O Sistema Campo Limpo, programa brasileiro de logística reversa de embalagens vazias de defensivos agrícolas, avançou em 2025 e reduziu em 5% o gasto operacional por quilo de embalagem vazia destinada. Os dados do Relatório de Sustentabilidade do Instituto Nacional de Processamento de Embalagens Vazias (inpEV), entidade que representa a indústria de defensivos agrícolas no Sistema, apontam que o gasto operacional aumentou 10% passando de R$ 247,967 milhões em 2024 para R$ 273,039 milhões em 2025, enquanto o volume destinado cresceu 11%, alcançando 75.996 toneladas.
Esse desempenho reforça a evolução consistente da gestão ao longo dos últimos anos, com ganhos contínuos de eficiência operacional. Hoje, cerca de 70% dos custos da operação já são cobertos por receitas geradas pelo próprio Sistema, resultado de um modelo que combina escala, produtividade e diversificação de fontes.

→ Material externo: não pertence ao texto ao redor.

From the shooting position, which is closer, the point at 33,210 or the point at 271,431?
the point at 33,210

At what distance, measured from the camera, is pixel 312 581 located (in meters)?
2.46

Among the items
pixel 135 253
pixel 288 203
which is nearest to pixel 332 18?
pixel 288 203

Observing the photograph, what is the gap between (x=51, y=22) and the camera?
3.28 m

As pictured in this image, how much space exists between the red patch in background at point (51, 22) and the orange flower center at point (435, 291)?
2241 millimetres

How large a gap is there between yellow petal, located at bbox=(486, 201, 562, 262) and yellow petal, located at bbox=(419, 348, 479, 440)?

No campo operacional, 100% das embalagens foram destinadas corretamente, com 92% das embalagens tendo como destino a reciclagem, índice que reforça a eficiência do Sistema. A operação é viabilizada por uma rede estruturada, com 424 unidades de recebimento em funcionamento, 12 recicladores parceiros e a homologação de 38 tipos de artefatos, incluindo novas embalagens e tampas para defensivos agrícolas. Desde 2002, o Sistema já destinou corretamente mais de 900 mil toneladas de embalagens vazias de defensivos agrícolas, consolidando um modelo que combina a responsabilidade compartilhada entre agricultores, indústria, canais de distribuição e poder público.